Children’s Books is a whimsical world of color, animals both real and fantastic, outrageous costumes, strange customs, and beautiful lands. It makes me smile just crossing into that territory and, once again, I pause to get my bearings. The younger lands are my favorites, where imagination and magic still run rampant without some of the rules that have been imposed by the older worlds. Wyveraries (wyverns/libraries) walk around in the open, reciting all they know about their particular letter ranges. Children flit and fly about with reckless abandon (oh, watch your head!), chasing after the bread-and-butterflies that tease them. Mighty battles are fought by the tiniest of creatures, showing bravery beyond the measure of size. Ducklings offer pigeons cookies, and princesses dance their shoes to pieces of a night. I love the rampant magic, imagination, and amazing fantasy of these worlds and I wish I could stay longer. But I have many miles to go and my time is beginning to run short, unfortunately. I must hurry.

Soon, I make ready to leave this beautiful map of imagination, my arms full of new treasures, as well as some rediscovered ones. These treasures carry the souls of these worlds and their inhabitants within them, souls that glow with a light beyond anything that can be captured in paint, charcoal, or on film. They capture the essence and beauty of their respective worlds and I carry that beautiful essence with me always, in my heart and mind, as well as in my hands.

As I move to step out the doors again, I risk one look back with a smile and the silent, ever-present promise.

I will come back. I will always come back.

Sharing Neverland with My Child


Yesterday, I reached 22 weeks (5 1/2 months) in my pregnancy and I came to a decision of something I wanted to do. I have begun reading Peter Pan to my unborn child. The story is so enchanting, the memory of it so ingrained in me that I cannot think of not sharing it with my baby. I have a beautiful copy that I believe I received as a gift several years ago. Just reading the first paragraph makes me smile, even with the admittance that “Two is the beginning of the end. (page 1)” I don’t believe that, of course, but that’s the fun of it.

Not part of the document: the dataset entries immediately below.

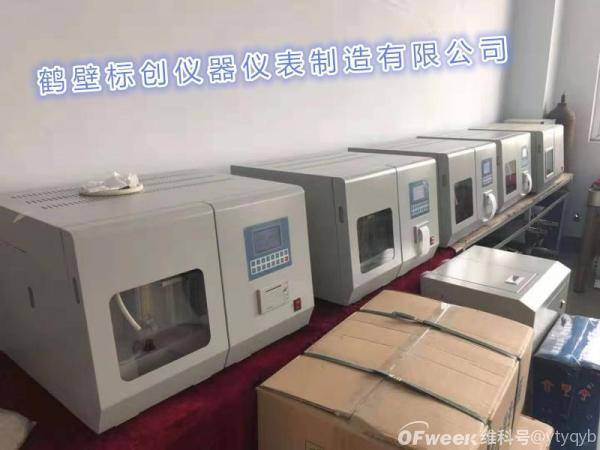 ZDHW-30000W 高精度全自动量热仪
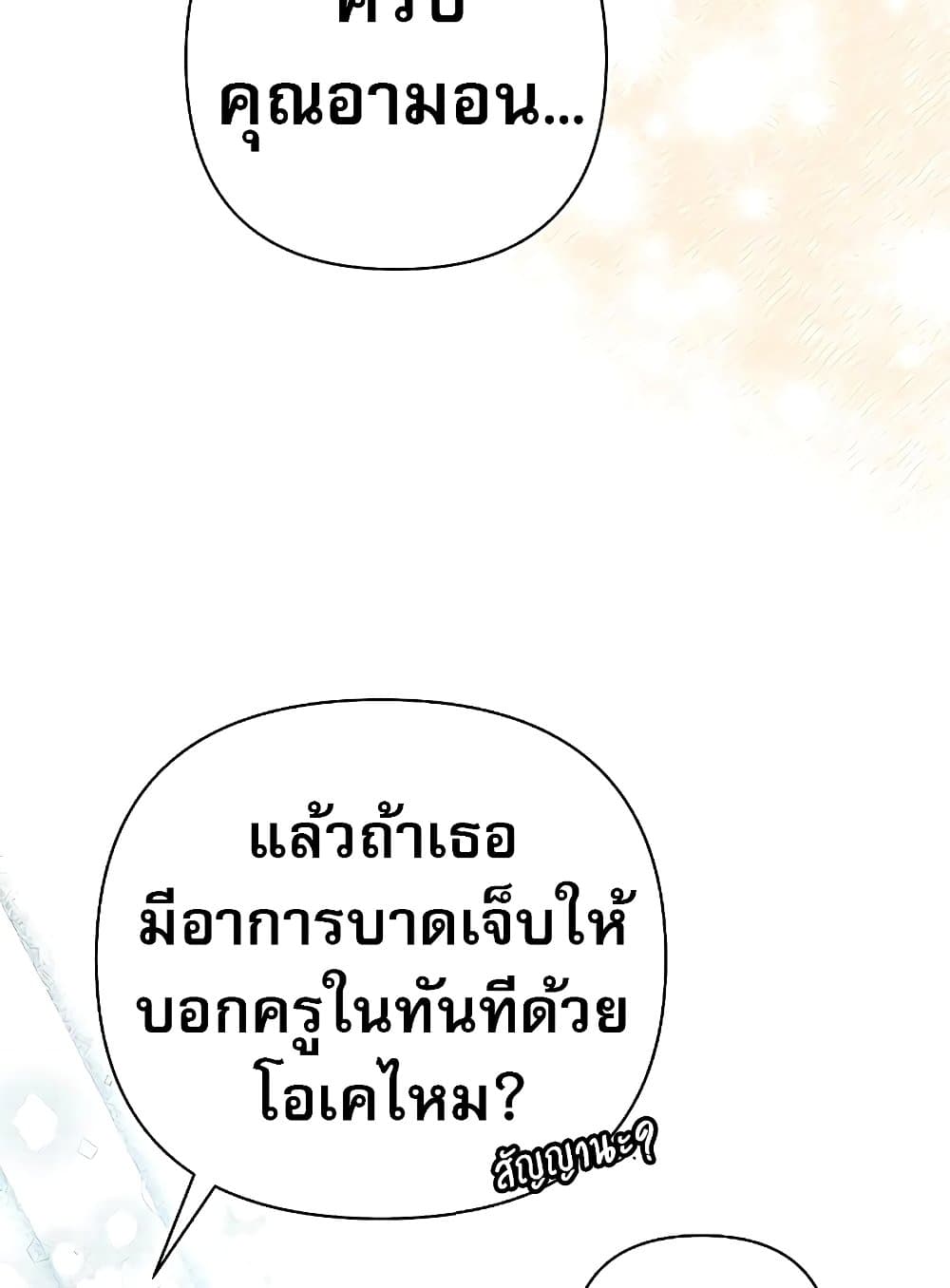 อ่านมังงะ My Ruined Academy ตอนที่ 8/31.jpg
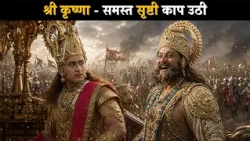 Shree Krishna - The Entire Universe Trembled | Brahma Vishnu Mahesh - Saga of the Trinity @dabanggtv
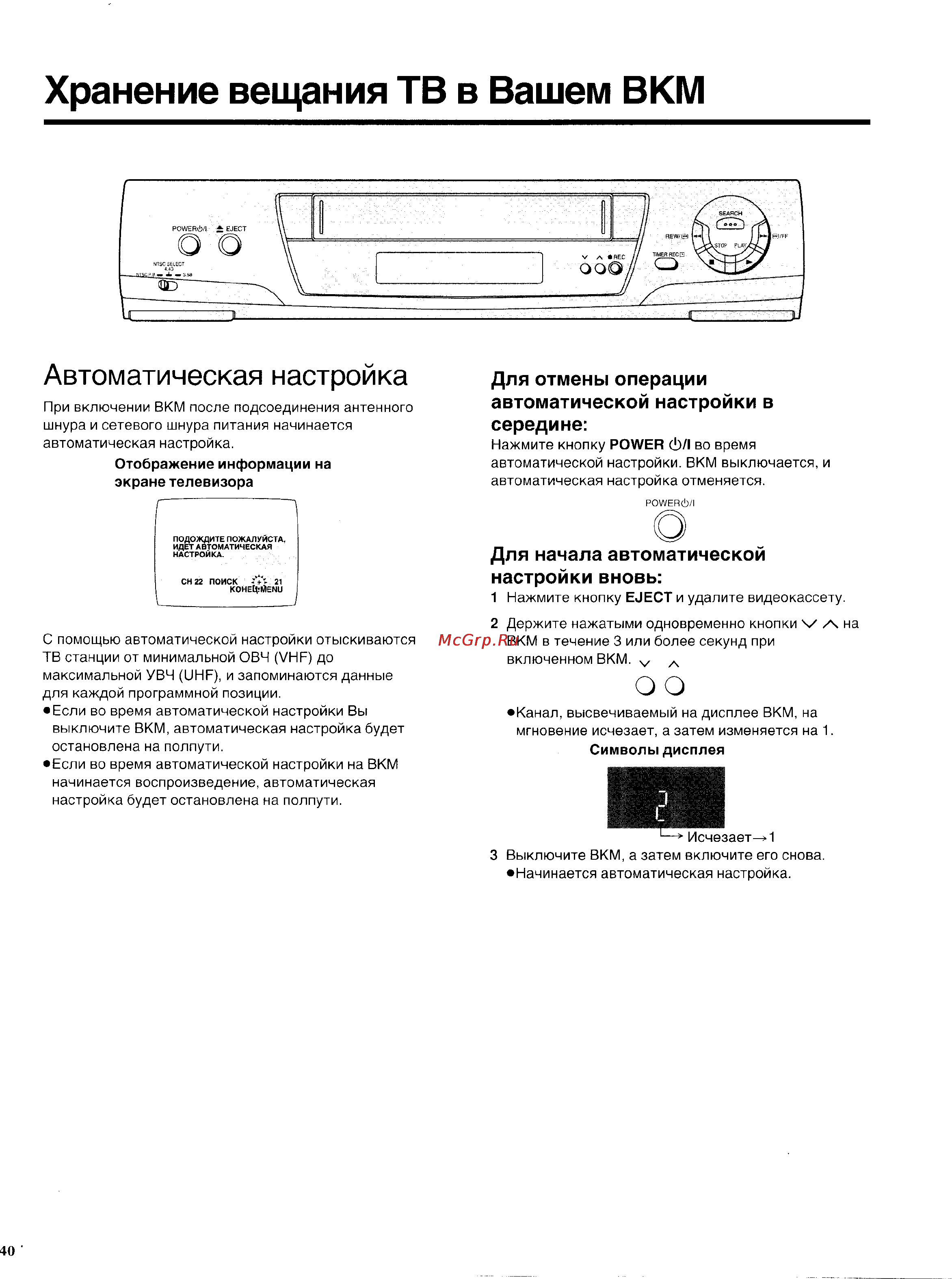 Panasonic NV-SD225EU [10/31] Хранение вещания тв в вашем вкм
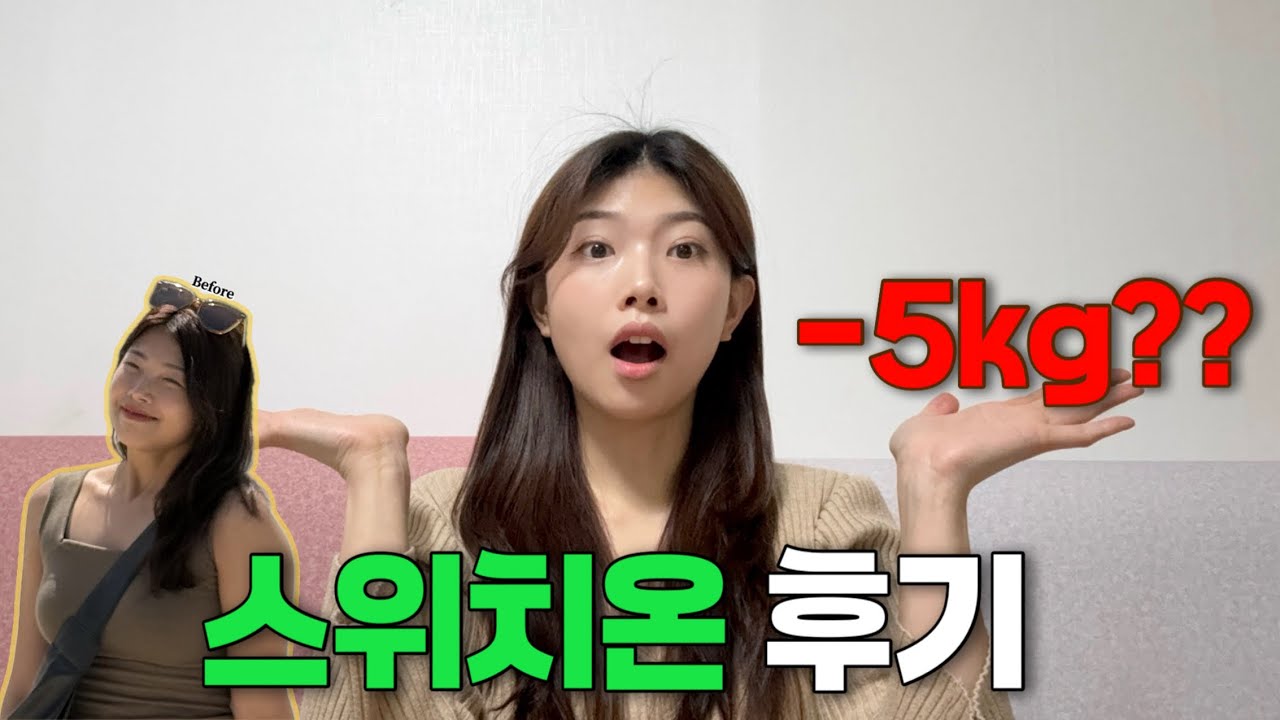 | VLOG | 스위치온 다이어트 4주 후기 | 몸보다 먼저 바뀐 건 ○○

Even now, I’m watching my belly jump and move as my child squirms and stretches and kicks, and I’m imagining him or her running around the house pretending to fly. I want to cuddle my baby and read to them, letting them get to know my voice, my cadence, my love for story, even before they can full realize it. So far we have read through chapter 1 and the first few pages of chapter 2, and I could still feel Baby moving as I read, responding, hopefully, to the becoming-familiar sound of my voice. I want my children to know about conspicuous kisses in the corner of your mouth, to fall asleep safely to nightlights that watch over them, know that Momma is there to tidy up their mind at the end of the day, putting everything back in order and preparing them to have a lovely day tomorrow.

I hope and pray that our child loves books, stories, and reading as much as I and their father do. I shall do my damnedest to foster a love for all the different types of Neverlands with them, as well as explore them with my child. I will be happy to be the dragon that they chase to slay, the fairy to grant their wishes, the evil pirate whom they must battle. I want to hear my child demand of Daddy, “Tell me a story,” and then listen as my husband weaves one of his beautiful tales from mid-air and dances it in front of our child’s imagination. I have always been a Wendy – always been ‘mother’, ‘story-reader’, ‘advice giver’, ‘dreamer’. Now I get to be Mrs. Darling, a little more grown up but still with lots to learn about childhood.